Doskoczył, ale po drodze były niezliczone przygody. Bo tak należy życie traktować – właśnie w kategoriach przygód i tylko tak można umknąć rozpaczom po kolejnych klęskach. Dopóki zresztą nie są one jaskrawe, można je z powodzeniem zamiatać po dywan. Joanna z Moniką zaczęły wojażować po Europie, zaś on został domyślnie skazany na odpryski historii z tych wojaży. Cóż, małżeństwo ma swoją dynamikę która, przygasając we własnej sypialni, w naturalny sposób rozpalać się musi w innych… Historyjki trafiały do niego, on zamiatał je pod dywan, aż jedna z nich tam się nie zmieściła i tak się rozstali. Faktem jest, że z klasą, co podkreśliła na rozprawie pani sędzina mówiąc, że równie przyjemnej sprawy rozwodowej jeszcze nie prowadziła. Tyle że on blisko rok przemieszkał w hotelu, nie mając najmniejszej ochoty na jakikolwiek ciąg dalszy – ugrzązł w rozpaczy. Zapomniał o wszystkich drogach, którymi mógł uciec, a miał ich już wtedy sporo. Przypomniał sobie o nich w porę, a pomogła mu Monika. Wówczas po raz pierwszy.

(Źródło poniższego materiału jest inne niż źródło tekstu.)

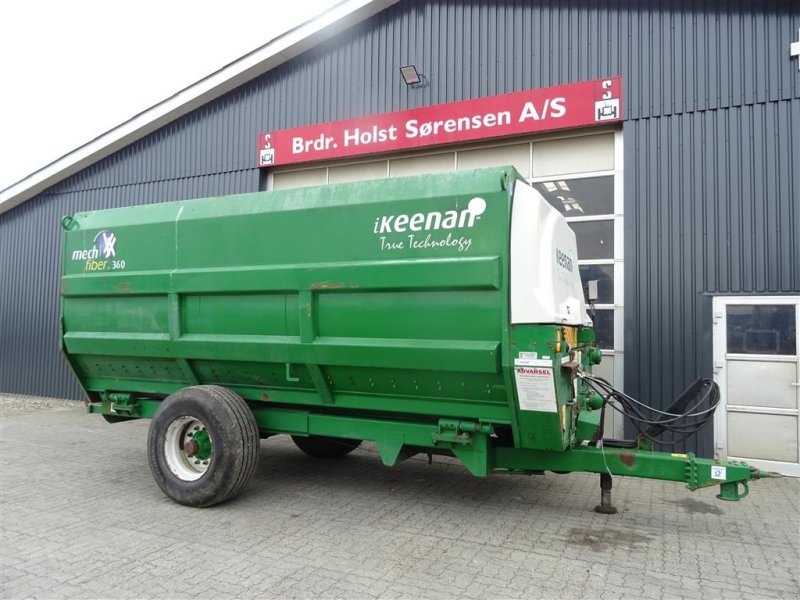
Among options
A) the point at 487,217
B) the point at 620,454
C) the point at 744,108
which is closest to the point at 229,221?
the point at 487,217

– Kochaaany – Mela zajrzała mu w oczy.
– C…co ty w takim staruchu widzisz? – zapytał półgłosem. Jego ręce właśnie zawędrowały do jej piersi. Nawet obcięte byłyby tam trafiły, był o tym przekonany.
– Starucha! – roześmiała się cicho. – Kocham cię, staruchu. Jeszcze. Głaszcz, dotykaj, głaszcz…

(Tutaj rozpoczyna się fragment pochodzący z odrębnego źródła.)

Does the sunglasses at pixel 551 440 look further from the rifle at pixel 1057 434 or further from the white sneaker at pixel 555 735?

I bez zachęty… Pierwsze minuty z Melą były zawsze najtrudniejsze. Chciał wszystkiego, chciał jej całej, gubił się, zaczynały drżeć mu ręce, jąkał się… To było euforyczne, jak tych kilka chwil przed lotem właśnie, dlatego przed każdym lotem szczególnie starannie wykonywał polecenia z checklisty. Aby uporządkować euforię. Nie miał checklisty do Amelii, a kiedy jej o tym opowiedział, odpowiedziała wprost: Oczy, usta, cipka, biodra, biust. Latam lepiej niż twoja pchełka, tylko dotknij. Teraz byli znowu na etapie ust. Jeszcze… odsunął się. – Ma ktoś dyżur?
– Ma – odpowiedziała niemal szeptem. Wyprężyła się, czarne włosy musnęły gondolę. – Marian ma. Powiedział, że nie chce mu się wychodzić. Ja mam cię postawić na parkingu – otworzyła oczy. – Dawaj – ześliznęła się z niego i usiadła na lewym fotelu. – Jedziemy!
– Spadaj – mruknął. – To nie rower, to motocykl. Pokazuj drogę – przekręcił kluczyk, silnik warknął, złapał obroty. Amelia założyła słuchawki, jemu nie pozostało nic innego.
– Sierra Papa Whiskey Juliet Tango – powiedział zrezygnowanym głosem. – Do wszystkich. Siedem siedem zero zero, napad na pokładzie, panna szybowiec mnie napadła.
– Sierra Juliet Tango – zachrypnięty baryton nieoczekiwanie zabrzmiał w słuchawkach. – Przelecisz, przelecisz. Zabierajcie się z pasa i to już. Następny zagubiony chce lądować.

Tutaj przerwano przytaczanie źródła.